Speaking at the 50th Anniversary Gala of the Sikh Foundation at the Asian Art Museum San Francisco, on May 5, 2017, he addressed the audience and said: ” We should ensure that our friends of other faiths, races and cultures understand who and what we are. We must present the beauty of our heritage without chauvinism. The wisdom, philosophy and arts of the Sikh faith belong to the world.”

He fully lived the Sikh concept of “Dasvandh” which is sharing one tenth of your earnings with others.

His commitment to education inspired him to establish the first of its kind Kundan Kaur Kapany Chair of Sikh & Punjabi Language Studies in 1991 at UC Santa Barbara, which is named in honor of his mother.

He also endowed a chair of Opto-Electronics and a professorship in Entrepreneurship at UC Santa Cruz.

Honoring his father, Sundar Singh Kapany, he gifted his extensive collection of Sikh books to the McHenry Library at UC Santa Cruz along with the dedication of a reading room.

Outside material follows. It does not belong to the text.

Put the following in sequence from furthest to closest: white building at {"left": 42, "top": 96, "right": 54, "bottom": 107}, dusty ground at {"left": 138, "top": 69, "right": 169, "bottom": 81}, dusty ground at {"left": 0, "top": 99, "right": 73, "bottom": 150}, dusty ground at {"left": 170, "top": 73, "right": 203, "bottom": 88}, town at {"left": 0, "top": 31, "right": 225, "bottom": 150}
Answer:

He led community efforts to establish three other chairs of Sikh Studies at university campuses in California, generously contributing both time and resources. He regularly contributed to support Sikh youth in the Punjab.

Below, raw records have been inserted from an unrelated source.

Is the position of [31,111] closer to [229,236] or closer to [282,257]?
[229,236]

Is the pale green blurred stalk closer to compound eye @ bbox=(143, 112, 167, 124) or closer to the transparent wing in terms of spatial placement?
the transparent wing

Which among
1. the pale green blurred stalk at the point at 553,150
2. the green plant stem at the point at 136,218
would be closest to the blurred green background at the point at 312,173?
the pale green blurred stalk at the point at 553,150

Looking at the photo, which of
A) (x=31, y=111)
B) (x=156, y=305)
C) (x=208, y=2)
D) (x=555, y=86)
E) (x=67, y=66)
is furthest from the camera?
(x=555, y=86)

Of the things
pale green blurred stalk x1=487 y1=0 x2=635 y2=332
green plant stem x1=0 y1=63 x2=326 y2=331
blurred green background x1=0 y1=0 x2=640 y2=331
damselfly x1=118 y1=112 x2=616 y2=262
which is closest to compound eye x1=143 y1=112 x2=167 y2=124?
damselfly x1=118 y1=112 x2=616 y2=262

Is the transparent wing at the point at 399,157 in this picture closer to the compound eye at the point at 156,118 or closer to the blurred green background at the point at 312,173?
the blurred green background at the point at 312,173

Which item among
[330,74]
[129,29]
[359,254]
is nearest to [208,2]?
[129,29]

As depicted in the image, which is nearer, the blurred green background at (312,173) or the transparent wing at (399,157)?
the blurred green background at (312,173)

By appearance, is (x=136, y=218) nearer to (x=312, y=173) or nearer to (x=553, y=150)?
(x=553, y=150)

As an author and researcher, he published over 100 scientific papers and four books on Opto-electronics and entrepreneurship.

He was Regents Professor at the UC Berkeley and UC Santa Cruz and visiting scholar to Stanford University in the Physics department and consulting professor in the Department of Electrical Engineering. In 1979 he started the Center for Innovation & Entrepreneurial Development (CIED) at UC Santa Cruz.

He was an active member of the US National Inventors Council, Young Presidents Organization, The India-America Council, and Rotary Club of Palo Alto.

Dr Kapany received numerous awards including The Excellence 2000 Award from the USA Pan-Asian American Chamber of Commerce in 1998, the Pravasi Bharati Award by the Indian government in 2008, an honorary doctorate by the Guru Nanak Dev University, the Fiat Lux Award by the University of California in 2008 and the Asia Game Changer West Award in 2019.

His faith and pride in his Sikh heritage was deep rooted and motivated his entire life.

He spent the last years of his life writing his memoirs, The Man Who Bent Light, which should be available in spring 2021.

In his office at the Sikh Foundation in Palo Alto, California hung a huge oil painting of the Kar Sewa at the Golden Temple by artist Sukhpreet Singh.

In front of his desk stood the majestic bronze sculpture of Maharaja Ranjit Singh.

I fondly recall him saying: “I am a lucky man. I have my Guru behind me and my Maharaja in front.”

Indeed, so I am for having had the opportunity to work with him for almost 15 years and be inspired by his vision, character, personality, intellect, energy and his famous booming laughter.